Photo: Warner Bros. Italy
Set in the elegant world of high-end art and antique dealers, Giuseppe Tornatore’s The Best Offer is a romantic thriller that plays out like a cross between Hugo and Vertigo, with a bit of Her thrown in. It’s the fablelike tale of Virgil Oldman (a compellingly agitated Geoffrey Rush), a world-class auctioneer and appraiser with an uncanny eye for overlooked treasures. He can quickly tell if a nondescript slab of wood has a Renaissance painting hidden beneath it, or if a random piece of metal discarded in a corner might have belonged, once upon a time, to some wondrous (and valuable) contraption. And like most movie savants of this type, he also can’t stand people. But, as you might expect, that’s about to change.
Enter Claire Ibbetson (Sylvia Hoeks), a mysterious heiress who refuses to go outside or let anyone see her. Seeming to communicate only via phone and through walls, she hires Oldman to evaluate and auction off her estate full of priceless furniture and paintings and arcana – including, most fascinating to him, a set of rusty old gears that may once have belonged to an antique machine, perhaps an automaton. As he catalogs Claire’s estate, Oldman stashes away more bits and pieces of gears he finds, taking them to his repairman pal Robert (Jim Sturgess) to put together. But before things get too Da Vinci Code on us, Oldman becomes intrigued by the mercurial Claire as well. She has a youngish, alluring voice, with an ever-so-slight accent. Comfortable only in assessing what he can see, our hero finds himself obsessed with this invisible girl, and, with a little advice from the womanizing Robert, he slowly helps Claire come out of her shell …
Ack, I’ve already said too much. Part of the pleasure in watching The Best Offer is the elegant, unassumingly suspenseful way it unfolds. You never quite know where it’s all headed, in part because it never quite tells you what kind of movie it is. I called it a “romantic thriller,” but there’s a lot more movie here than that. Yes, it works the obsession angle, à la Vertigo and any number of other films, but at times it also feels like something more subtly cutting — a relationship drama about two mismatched, fearful souls who never quite know how to behave around each other. The film’s Old World atmospherics — decaying mansions, elegantly appointed auction rooms, etc. — help draw us in, to be sure. But it’s Rush’s performance, pitched at the nervous edge between scared uncertainty and romantic possibility, that keeps things emotionally grounded. (It also helps that the film sports a soundtrack by the great Ennio Morricone, whose versatility is in full force here; his lovely score veers between lush romanticism and creeping dread.)

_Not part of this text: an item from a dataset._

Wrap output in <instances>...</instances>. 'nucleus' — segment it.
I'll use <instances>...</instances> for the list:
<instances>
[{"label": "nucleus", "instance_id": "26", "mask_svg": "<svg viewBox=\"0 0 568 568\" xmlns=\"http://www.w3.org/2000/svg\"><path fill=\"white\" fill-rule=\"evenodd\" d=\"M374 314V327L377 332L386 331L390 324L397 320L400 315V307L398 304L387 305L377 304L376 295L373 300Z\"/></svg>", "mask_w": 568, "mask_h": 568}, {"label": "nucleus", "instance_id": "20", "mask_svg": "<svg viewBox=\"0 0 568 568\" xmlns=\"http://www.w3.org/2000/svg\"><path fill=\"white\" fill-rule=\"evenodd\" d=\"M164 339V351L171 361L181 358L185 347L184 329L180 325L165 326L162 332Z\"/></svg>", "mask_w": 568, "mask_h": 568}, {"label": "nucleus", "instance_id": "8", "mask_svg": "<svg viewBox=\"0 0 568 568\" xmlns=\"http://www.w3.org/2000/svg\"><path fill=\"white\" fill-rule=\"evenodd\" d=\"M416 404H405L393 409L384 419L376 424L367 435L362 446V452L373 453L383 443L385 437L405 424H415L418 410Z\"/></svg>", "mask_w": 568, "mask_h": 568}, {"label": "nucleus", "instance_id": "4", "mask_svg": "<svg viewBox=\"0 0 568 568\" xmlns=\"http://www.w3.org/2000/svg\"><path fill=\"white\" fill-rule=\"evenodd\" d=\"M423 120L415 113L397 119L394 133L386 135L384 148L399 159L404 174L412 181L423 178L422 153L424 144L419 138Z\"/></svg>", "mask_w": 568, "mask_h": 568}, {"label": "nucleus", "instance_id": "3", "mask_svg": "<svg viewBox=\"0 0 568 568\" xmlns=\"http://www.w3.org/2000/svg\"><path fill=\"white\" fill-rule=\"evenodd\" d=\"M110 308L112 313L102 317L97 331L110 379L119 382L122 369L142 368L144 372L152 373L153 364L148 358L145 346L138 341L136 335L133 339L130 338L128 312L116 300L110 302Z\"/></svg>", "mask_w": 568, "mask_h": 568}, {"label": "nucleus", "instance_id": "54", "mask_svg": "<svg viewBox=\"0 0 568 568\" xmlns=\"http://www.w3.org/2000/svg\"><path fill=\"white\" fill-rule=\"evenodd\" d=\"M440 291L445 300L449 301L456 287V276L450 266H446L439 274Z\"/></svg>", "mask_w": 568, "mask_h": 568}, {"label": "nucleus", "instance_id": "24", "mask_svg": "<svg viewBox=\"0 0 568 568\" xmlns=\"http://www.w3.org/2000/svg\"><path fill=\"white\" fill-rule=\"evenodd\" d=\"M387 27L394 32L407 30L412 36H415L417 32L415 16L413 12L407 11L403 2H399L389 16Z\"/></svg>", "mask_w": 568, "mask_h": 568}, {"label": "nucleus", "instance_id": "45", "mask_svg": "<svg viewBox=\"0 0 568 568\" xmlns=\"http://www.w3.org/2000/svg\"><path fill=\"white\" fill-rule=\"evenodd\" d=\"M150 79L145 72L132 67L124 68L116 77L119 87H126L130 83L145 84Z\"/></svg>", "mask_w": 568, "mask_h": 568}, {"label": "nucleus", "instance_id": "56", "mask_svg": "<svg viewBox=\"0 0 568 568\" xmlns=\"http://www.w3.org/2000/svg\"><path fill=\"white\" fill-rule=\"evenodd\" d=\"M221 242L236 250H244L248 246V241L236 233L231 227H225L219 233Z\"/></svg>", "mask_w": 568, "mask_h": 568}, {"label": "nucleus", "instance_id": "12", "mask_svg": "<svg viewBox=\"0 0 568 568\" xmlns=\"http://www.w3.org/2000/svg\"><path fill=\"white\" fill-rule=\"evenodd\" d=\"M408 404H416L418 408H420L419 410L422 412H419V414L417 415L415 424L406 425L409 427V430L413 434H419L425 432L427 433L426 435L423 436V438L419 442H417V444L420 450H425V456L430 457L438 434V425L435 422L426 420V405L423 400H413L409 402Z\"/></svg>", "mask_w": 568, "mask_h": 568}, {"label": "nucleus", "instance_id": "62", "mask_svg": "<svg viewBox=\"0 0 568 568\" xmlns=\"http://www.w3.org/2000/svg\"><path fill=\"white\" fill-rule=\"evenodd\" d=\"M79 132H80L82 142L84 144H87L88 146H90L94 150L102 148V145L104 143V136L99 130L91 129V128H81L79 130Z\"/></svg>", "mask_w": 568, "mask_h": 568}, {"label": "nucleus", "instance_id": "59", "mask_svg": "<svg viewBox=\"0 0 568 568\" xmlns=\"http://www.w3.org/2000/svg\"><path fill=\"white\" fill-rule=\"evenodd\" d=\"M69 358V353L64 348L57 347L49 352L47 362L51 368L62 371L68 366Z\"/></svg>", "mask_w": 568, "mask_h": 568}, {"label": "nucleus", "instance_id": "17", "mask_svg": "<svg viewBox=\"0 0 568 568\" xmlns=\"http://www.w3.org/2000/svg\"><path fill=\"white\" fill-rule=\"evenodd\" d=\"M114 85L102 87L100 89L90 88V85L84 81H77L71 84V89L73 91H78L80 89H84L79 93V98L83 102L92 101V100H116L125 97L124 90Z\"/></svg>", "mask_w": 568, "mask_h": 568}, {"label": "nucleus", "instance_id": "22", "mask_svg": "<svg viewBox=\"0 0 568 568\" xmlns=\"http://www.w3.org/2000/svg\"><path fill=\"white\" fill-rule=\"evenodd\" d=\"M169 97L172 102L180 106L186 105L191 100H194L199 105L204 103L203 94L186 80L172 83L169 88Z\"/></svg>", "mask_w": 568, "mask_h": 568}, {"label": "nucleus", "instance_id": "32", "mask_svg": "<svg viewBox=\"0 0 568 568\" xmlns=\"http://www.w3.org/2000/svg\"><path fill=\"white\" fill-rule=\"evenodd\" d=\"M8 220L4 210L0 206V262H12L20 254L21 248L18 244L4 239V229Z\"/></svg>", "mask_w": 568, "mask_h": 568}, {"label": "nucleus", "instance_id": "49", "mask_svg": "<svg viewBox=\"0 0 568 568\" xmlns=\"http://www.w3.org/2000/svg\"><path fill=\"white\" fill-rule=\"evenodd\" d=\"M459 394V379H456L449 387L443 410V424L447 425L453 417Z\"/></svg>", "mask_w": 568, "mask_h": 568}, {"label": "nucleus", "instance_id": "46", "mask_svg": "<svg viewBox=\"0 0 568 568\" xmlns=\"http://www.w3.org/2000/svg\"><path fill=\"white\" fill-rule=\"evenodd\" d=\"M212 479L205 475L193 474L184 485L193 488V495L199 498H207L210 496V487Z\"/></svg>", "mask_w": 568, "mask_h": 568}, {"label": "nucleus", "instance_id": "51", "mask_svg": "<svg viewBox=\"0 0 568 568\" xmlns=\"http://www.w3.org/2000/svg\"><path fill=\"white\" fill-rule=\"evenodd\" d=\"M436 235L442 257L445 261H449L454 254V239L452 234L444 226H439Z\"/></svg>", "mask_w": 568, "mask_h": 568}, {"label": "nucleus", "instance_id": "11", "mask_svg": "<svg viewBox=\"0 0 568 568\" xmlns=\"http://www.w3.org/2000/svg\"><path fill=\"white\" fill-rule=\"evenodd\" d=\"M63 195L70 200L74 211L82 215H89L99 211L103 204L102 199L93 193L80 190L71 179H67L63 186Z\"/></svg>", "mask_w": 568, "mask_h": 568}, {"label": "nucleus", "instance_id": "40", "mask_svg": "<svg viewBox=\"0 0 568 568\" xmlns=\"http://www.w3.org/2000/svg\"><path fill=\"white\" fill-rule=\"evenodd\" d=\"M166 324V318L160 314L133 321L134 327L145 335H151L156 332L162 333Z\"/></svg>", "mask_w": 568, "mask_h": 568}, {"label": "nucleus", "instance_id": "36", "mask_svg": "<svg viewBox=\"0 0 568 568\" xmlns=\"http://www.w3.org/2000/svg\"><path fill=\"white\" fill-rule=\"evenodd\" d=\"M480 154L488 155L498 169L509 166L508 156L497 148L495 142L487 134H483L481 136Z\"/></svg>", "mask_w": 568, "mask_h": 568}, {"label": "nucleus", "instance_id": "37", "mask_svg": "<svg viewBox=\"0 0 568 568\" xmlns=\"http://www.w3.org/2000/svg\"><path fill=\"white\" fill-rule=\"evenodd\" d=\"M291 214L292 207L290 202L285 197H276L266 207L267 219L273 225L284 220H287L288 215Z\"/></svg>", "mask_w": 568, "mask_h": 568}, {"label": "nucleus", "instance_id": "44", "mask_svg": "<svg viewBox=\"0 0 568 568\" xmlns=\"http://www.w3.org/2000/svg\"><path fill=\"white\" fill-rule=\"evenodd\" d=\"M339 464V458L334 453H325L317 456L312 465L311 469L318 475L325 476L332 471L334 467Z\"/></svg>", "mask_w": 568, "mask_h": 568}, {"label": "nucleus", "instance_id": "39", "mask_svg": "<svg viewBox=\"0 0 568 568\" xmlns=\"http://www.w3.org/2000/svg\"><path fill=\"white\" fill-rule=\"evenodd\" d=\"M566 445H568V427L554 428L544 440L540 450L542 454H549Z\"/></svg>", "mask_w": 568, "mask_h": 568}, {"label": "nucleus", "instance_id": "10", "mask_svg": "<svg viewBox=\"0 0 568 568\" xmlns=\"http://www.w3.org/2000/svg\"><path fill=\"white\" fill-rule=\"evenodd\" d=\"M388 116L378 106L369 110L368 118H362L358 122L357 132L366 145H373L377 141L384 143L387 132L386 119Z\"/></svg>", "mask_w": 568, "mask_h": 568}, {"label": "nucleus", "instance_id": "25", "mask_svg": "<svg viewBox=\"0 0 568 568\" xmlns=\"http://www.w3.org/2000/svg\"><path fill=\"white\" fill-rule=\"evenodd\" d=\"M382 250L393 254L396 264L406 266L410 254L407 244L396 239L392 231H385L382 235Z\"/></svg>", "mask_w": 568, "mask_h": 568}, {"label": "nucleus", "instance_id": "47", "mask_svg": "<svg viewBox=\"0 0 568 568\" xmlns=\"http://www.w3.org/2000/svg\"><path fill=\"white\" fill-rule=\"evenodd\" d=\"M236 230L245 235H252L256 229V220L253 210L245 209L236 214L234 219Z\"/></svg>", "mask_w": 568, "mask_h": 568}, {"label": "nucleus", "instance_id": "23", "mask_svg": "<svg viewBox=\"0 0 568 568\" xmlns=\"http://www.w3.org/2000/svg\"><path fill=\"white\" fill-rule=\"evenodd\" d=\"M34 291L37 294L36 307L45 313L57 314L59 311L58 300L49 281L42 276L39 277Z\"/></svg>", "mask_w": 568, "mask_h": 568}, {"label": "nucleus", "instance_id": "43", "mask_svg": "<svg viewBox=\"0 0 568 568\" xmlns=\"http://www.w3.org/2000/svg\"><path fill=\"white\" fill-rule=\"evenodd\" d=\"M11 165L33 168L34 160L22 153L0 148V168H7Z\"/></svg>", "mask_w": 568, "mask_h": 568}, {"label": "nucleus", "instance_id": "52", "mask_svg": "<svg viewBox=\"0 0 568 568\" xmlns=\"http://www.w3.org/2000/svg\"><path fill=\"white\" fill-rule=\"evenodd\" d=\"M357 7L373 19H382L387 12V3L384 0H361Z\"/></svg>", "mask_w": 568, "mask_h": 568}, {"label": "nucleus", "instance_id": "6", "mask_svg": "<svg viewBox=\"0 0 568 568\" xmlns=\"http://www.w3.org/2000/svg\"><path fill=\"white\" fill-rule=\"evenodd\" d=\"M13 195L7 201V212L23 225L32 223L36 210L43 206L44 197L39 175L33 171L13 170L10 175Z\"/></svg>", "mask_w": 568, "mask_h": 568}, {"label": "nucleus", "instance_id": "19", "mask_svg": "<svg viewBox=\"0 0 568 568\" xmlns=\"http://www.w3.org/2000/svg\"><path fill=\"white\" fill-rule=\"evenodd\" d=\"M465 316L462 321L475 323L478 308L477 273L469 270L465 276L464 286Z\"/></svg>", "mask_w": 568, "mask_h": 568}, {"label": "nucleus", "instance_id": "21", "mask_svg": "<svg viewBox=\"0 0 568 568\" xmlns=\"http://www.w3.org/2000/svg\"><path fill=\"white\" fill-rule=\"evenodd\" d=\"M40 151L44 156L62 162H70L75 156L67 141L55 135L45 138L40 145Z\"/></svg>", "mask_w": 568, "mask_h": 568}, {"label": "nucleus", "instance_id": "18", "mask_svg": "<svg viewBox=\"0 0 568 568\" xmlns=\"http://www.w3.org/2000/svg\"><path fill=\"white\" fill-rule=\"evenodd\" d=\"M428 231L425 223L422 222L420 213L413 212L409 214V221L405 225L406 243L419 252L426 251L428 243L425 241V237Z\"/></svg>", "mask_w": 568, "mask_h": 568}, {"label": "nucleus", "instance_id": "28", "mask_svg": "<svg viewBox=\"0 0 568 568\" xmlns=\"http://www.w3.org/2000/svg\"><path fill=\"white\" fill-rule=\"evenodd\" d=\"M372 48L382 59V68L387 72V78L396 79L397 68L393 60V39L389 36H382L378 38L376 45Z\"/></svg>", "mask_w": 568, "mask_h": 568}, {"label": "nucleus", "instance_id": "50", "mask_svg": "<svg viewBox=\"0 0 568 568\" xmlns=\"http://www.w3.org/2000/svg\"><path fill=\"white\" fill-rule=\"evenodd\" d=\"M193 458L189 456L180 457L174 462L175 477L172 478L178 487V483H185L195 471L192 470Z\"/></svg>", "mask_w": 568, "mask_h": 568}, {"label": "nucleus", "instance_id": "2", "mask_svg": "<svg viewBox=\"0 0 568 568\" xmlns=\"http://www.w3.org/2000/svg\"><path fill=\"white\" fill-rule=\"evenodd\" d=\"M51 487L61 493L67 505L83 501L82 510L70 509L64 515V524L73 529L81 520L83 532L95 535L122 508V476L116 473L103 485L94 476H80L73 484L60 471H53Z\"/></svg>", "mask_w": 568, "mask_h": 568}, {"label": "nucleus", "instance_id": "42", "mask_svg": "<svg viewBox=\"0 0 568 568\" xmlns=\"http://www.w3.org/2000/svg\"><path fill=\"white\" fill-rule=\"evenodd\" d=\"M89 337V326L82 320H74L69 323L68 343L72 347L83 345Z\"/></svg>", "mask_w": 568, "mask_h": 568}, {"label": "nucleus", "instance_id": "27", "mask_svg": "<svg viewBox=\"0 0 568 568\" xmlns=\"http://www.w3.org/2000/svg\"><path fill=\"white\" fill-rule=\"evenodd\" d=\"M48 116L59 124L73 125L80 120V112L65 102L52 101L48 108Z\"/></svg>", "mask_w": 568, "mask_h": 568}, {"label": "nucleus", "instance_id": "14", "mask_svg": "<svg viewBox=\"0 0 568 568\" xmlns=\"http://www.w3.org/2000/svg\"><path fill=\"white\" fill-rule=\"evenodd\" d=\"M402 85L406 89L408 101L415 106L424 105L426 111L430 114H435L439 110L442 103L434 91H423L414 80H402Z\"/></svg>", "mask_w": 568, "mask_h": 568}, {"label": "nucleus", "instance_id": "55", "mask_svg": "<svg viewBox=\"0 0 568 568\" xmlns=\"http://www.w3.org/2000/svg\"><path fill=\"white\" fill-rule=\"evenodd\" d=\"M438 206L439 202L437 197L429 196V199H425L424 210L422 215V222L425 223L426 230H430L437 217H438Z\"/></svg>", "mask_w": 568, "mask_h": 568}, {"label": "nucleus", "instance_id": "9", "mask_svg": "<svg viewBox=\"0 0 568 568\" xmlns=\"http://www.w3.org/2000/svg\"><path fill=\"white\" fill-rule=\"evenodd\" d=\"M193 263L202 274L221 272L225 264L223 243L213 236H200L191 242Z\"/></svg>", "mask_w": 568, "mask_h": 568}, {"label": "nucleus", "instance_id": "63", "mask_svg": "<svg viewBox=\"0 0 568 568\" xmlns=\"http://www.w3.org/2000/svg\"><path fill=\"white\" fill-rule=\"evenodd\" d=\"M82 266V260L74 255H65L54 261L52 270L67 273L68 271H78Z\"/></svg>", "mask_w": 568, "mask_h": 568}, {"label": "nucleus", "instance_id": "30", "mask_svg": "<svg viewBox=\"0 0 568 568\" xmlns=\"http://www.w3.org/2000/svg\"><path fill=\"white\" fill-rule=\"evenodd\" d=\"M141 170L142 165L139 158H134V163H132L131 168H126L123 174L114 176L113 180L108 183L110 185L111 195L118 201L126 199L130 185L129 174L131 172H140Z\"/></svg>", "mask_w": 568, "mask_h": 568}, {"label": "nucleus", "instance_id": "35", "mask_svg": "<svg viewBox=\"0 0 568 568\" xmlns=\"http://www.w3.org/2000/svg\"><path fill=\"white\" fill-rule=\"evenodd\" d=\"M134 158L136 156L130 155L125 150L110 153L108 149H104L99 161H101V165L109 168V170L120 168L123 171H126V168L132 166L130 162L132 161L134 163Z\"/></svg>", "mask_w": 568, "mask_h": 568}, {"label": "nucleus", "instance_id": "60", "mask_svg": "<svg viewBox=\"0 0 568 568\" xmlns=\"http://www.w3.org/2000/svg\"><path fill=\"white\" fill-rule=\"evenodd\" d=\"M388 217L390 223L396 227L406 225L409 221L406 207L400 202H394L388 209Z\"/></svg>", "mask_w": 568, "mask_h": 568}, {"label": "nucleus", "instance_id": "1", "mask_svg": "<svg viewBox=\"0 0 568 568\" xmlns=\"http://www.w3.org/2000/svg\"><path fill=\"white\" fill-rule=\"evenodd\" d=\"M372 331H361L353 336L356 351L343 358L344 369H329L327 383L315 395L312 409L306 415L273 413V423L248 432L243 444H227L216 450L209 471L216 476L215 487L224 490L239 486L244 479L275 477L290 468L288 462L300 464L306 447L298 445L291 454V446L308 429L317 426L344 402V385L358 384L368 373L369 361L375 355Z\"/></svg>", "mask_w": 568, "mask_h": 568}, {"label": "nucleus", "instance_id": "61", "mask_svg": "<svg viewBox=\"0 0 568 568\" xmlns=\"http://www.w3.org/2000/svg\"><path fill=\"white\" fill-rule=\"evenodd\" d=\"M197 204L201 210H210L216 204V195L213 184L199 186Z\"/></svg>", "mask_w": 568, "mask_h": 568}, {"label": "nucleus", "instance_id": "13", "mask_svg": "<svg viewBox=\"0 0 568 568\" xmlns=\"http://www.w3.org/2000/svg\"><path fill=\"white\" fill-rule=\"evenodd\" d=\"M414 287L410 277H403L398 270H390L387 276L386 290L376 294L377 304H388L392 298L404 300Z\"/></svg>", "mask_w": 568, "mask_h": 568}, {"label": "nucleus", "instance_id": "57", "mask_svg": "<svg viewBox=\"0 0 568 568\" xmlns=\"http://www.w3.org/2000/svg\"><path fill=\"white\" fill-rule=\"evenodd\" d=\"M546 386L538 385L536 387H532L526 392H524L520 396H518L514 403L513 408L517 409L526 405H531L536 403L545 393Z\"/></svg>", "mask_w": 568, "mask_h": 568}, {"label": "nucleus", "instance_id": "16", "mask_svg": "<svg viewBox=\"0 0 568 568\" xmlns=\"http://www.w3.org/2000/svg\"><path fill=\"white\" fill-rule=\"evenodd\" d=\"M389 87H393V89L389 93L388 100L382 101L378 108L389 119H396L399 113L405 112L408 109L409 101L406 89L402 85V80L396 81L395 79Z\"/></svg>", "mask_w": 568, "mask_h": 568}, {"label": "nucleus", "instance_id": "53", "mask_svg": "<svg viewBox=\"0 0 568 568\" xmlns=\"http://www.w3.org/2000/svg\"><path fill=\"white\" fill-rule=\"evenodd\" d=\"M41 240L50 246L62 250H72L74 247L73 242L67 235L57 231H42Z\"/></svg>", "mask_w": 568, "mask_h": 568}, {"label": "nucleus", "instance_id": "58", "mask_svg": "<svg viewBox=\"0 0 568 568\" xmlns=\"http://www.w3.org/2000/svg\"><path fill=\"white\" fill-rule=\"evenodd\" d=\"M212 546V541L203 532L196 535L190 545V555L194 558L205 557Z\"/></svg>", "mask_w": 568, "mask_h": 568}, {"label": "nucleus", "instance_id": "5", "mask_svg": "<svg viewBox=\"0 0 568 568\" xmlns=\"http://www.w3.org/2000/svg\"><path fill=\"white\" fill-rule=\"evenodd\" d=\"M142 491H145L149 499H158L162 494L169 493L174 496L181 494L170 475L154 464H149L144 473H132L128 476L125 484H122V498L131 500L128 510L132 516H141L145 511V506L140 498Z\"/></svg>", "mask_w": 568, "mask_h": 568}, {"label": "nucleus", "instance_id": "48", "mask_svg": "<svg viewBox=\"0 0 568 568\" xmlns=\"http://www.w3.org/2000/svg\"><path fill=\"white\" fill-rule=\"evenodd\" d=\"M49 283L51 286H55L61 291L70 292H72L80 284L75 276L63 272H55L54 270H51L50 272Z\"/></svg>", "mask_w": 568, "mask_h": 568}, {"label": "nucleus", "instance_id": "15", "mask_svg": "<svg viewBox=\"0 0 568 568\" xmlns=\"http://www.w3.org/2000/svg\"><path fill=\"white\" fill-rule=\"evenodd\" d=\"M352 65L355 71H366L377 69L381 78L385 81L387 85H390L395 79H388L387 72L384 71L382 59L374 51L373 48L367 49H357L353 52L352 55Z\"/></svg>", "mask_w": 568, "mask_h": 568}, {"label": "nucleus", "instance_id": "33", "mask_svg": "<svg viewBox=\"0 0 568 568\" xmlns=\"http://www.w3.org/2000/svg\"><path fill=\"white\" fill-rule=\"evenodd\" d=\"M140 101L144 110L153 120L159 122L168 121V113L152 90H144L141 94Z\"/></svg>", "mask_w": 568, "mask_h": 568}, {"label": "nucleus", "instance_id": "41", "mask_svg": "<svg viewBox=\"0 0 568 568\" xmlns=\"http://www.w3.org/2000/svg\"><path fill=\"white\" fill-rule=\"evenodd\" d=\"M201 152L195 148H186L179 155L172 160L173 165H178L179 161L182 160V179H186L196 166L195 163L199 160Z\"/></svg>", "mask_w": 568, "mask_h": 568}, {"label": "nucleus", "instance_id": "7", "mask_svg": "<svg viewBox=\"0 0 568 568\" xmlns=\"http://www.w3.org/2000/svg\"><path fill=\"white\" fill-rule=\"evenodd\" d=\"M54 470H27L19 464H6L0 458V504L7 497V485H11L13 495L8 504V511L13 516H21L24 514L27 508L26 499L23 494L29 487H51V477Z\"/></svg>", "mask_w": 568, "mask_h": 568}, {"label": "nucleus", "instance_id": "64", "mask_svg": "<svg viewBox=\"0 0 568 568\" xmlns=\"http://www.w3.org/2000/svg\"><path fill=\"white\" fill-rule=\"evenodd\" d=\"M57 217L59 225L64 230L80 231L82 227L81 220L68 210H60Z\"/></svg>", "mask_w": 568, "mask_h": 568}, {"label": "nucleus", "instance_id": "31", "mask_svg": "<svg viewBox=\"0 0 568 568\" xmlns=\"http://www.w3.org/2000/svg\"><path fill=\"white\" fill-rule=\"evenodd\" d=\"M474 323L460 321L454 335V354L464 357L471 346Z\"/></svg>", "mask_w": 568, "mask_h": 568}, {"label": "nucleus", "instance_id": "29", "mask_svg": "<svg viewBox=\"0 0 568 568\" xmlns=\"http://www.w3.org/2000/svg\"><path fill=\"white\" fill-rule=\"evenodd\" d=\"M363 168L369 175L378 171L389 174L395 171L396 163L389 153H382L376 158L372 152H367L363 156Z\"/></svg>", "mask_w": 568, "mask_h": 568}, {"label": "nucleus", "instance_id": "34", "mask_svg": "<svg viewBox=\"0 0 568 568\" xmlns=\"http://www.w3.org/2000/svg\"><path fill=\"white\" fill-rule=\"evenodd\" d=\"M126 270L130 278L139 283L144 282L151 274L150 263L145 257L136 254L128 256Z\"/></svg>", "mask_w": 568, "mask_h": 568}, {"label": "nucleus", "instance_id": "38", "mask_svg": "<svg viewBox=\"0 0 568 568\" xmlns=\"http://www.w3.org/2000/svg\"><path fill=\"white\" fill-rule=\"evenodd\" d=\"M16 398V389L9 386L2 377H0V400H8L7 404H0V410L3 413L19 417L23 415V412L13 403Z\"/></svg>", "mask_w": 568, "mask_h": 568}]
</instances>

Tornatore, who was one of the more successful foreign directors to release films during the nineties, often likes to depict the clash of the old and the new. But he’s a classicist and traditionalist at heart, so his sympathies generally lie with the (sometimes delusional) old men who link us to the past: Philippe Noiret’s Alfredo in Cinema Paradiso, Marcello Mastroianni’s Matteo in Everybody’s Fine (the original, not the De Niro remake). Here, too, he redeems Oldman (ha-ha, get it?), who, for all his paralysis and snootiness, is a figure of pure innocence. His stuffed-shirt paralysis is a byproduct of his fear and inability to connect. At nights he sits in a secret vault full of invaluable master paintings he’s acquired over the years, some of them by trickery; the paintings span across the centuries and they all depict beautiful women looking straight out from the canvas. He finds comfort in their questioning, but unchanging gazes. In real life, this would be unnervingly creepy; in this director’s world, it’s beautiful, nobly stunted behavior.
The timelessness Oldman responds to in those artworks informs the queasiness he feels around the uncertain figure of Claire, and this tension works, subtly, on us, too. But different viewers will respond to Tornatore’s teasings differently: I found myself mostly enraptured and unable to guess what was coming next, though I’m sure there are those out there to whom The Best Offer will feel predictable. But none of that quite matters, because even as he loads up on the genre machinations and metaphors, Tornatore is wise enough to stay fixed on the central characters’ ever-evolving pas de deux of attraction and fear. Does The Best Offer ultimately add up to anything? I’m not sure. But its stately, romantic suspense is absorbing nonetheless.